Unlike some other P2P lending sites, Wellesley does not have any pre-funded, separate, protected pots of money set aside to cover excess losses. Instead, Wellesley is aiming to pay for them out of its own pocket.

On top of that existing commitment to cover £4 million (£1.7 million of which is already paid), Wellesley is willing to pay for an additional £4 million in bad debts through what it calls “Loan Provisioning”. That’s a combined £8 million it might pay, provided it can find the cash to do so.

If it can’t stump up enough cash to pay for those losses, or if losses exceed that amount, or if it can’t rebuild the pot quickly enough for future loans, lenders will get hit.

Considering the large potential size of Wellesley’s individual loans, a single write-off could severely eat into lenders’ interest.

Wellesley specialises in development loans up to £20 million, which is far larger than normal. £20 million lent to one borrower could potentially create £4 million in losses all by itself.

So lenders could be highly reliant on Wellesley being able to get hold of lots of cash at all times.

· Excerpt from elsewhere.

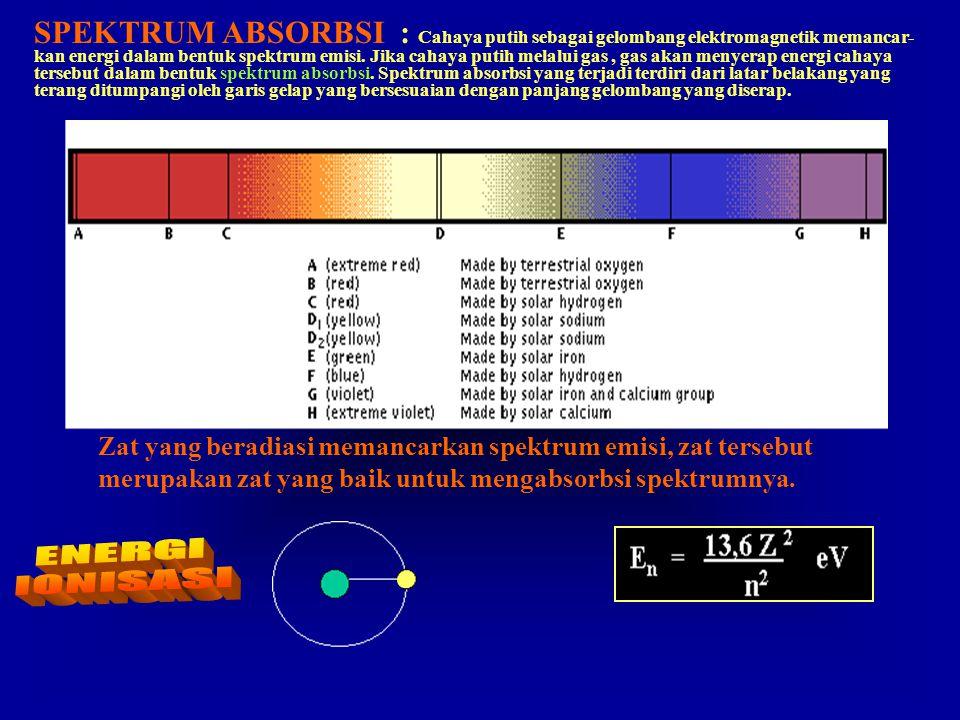 SPEKTRUM ABSORBSI : Cahaya putih sebagai gelombang elektromagnetik memancar- kan energi dalam bentuk spektrum emisi. Jika cahaya putih melalui gas, ga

Wellesley hired a risk team in 2016, which I hope will mean fewer bad debts. It will be interesting to reassess risks at Wellesley again when a bit more time has passed and it provides more data.

How valuable is the property taken as security

Wellesley has completed over £360m in loans.

It states that the “value of security held” is over £500 million. “Security” is the property and land that can be sold if a borrower is unable to repay the debt.

The £500 million figure includes security mostly in the form of development sites. As usual for development lending, the “value of the security” is not based on the current or starting value of, say, the empty site prior to any building works or at the time the loan is granted. Instead, it is based on the hoped-for sale value of the development after it is successfully completed.

It’s not just Wellesley: that is standard practice for virtually all P2P lending websites that do development loans. Still, summary information on initial values – while imperfect – would be highly useful to better assess the risk in the loans at all of these websites.

Alternatively, Wellesley could start publishing the actual sale amounts versus projected sale amounts for each individual loan, so that we can see how well it, and its selected developers, actually perform against expectations.

Since Wellesley is also now doing more bridging loans, the security value figures ought to be separated out for both types of lending.

Assessing the risk of Wellesley going bust

Read about The 13 Key Peer-To-Peer Lending Risks Risks for a brief summary of this risk and how to minimise it.

When assessing any P2P lending site, one of the risks to weigh up is the risk of it going out of business.

There can be subtle clues about a business’ prospects all over the place, but audited company accounts can be one of the easiest places to find harder facts as well as points of concern about the risk of any P2P lending company going bust (or, Zeus forbid, the risk of fraud).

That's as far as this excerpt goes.